From Knuth, Fig 4 |
I'm interested in a slight variation of the problem, where we have a set of n candidates that we want to assign to m roles and n ≤ m. We assign a goodness score to each role for each candidate. We'd like to find an assignment of candidates to roles that maximizes the sum of the goodness scores.
We can use a simplified variant of the dancing links representation, where rows are roles, columns are candidates, and we assign a candidate to a role by splicing out the candidate column and the role row. We label each node with its goodness score. We also label each row and column with its maximum goodness, updating this as we splice out nodes. This gives us an instantaneous upper bound on the possible goodness score of a solution being tried. We discard a solution if this bound falls below the best solution seen so far.
How do we decide what row and column to choose, and how do we quickly update goodness scores? This is the key idea:
Sort the doubly linked lists for each row and each column.
It turns out we don't actually care what order the list elements occur in when we dance the links – for example, we only care that entry i,j belongs to row list i and column list j, but we don't care (for example) if its predecessors in the row list belong to entries <j.We can start our search with a greedy approach to assigning candidates to roles, by simply assigning each candidate in turn to the first (highest scoring) role remaining in its column. Search can then backtrack and try to improve on this solution. Note that we should always assign the last candidate to the best available role, but otherwise we can choose to assign candidates to gradually less ideal roles in the hopes of finding a better overall match. We can keep the candidates in a doubly linked list ordered by their best role score, and update this over time if their best role is taken by someone else.
Some candidates are not suited to a given role. We can imagine their goodness score is -∞, but it's easier just to leave nodes out of the matrix. Per Knuth, we should attempt to assign a candidate with the minimal number of available roles at each step to keep the search tree from getting too bushy —so really we should be ordering candidates first by number of available roles, then by maximum role value.

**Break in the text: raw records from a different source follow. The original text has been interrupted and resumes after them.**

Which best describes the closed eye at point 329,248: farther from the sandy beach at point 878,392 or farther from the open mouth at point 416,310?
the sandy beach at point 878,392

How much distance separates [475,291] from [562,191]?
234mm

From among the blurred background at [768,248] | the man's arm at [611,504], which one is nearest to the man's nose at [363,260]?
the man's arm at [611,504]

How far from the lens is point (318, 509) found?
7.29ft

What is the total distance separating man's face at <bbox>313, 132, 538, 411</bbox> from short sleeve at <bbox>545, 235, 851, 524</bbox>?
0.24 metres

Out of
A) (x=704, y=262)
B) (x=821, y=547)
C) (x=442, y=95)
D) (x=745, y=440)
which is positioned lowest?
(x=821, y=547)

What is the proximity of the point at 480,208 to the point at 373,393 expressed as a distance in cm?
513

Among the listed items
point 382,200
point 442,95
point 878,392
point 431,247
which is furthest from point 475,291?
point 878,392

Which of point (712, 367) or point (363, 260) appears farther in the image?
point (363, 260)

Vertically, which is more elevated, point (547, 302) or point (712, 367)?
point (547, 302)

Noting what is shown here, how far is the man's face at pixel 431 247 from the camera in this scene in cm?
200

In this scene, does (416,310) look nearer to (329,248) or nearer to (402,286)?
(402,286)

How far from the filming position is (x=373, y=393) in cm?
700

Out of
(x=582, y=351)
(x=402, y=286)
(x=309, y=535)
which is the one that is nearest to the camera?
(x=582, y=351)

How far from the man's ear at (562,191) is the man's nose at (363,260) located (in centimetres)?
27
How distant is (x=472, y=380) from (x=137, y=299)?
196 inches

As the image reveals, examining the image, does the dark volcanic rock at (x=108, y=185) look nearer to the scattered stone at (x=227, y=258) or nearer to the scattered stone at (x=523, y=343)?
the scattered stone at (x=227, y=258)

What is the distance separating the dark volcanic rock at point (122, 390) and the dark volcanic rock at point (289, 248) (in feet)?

If n = m (which can happen along the way even if it's not initially true) the problem becomes symmetrical and we can instead choose to assign a role to a candidate. In particular, if a role has fewer candidates available than any candidate has roles, we should assign a candidate to that role rather than vice versa. Again we can sort the roles by available candidates and maximum score.
Finally, we can prune entries from the matrix early. Every time the upper bound shrinks, we can remove entries that, if chosen, would drive the upper bound below the best solution found so far. We can do this by walking the sorted doubly linked lists in reverse, removing entries until we reach an entry that's still viable.
We're done as soon as every candidate has a role. If we ever find that a candidate has no available roles, we immediately backtrack. Similarly if n > m we know that some candidate will eventually run out of roles and we can immediately backtrack.
It's not hard to generalize this to a version where roles can accept between p and q candidates. It's trickier for me to see how to do this in the original dancing links without redundancy, though I'm sure it's equally easy in practice.